[INFORMATION]
════════

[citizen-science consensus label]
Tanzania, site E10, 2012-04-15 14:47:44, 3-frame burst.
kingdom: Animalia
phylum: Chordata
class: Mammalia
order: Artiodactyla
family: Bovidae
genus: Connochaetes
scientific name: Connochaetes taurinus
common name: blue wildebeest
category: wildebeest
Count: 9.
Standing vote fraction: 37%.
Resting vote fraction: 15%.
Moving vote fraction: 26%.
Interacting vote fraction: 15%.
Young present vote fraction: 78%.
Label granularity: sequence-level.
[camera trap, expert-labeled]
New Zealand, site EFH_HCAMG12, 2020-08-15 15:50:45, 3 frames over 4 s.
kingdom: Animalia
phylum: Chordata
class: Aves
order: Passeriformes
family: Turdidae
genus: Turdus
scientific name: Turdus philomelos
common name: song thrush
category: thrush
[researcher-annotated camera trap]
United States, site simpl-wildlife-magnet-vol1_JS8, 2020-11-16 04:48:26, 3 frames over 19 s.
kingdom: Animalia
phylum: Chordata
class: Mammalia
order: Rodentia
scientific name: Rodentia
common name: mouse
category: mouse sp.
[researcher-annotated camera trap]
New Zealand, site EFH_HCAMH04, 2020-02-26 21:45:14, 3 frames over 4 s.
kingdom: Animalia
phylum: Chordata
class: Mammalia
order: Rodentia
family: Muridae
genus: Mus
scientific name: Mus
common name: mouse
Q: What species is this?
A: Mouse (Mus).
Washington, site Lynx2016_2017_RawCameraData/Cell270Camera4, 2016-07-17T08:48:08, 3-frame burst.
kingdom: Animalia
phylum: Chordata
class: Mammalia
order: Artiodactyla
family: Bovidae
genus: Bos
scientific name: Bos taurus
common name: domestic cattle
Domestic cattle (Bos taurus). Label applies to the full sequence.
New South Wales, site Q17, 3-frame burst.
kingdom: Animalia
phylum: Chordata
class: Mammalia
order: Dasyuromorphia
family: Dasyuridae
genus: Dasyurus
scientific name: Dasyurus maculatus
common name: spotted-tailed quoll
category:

════════

[TASK REQUIREMENTS]
Search the entries above for the word "category" and copy each line where it appears.

[ANSWER SPACE]
category: wildebeest
category: thrush
category: mouse sp.
category:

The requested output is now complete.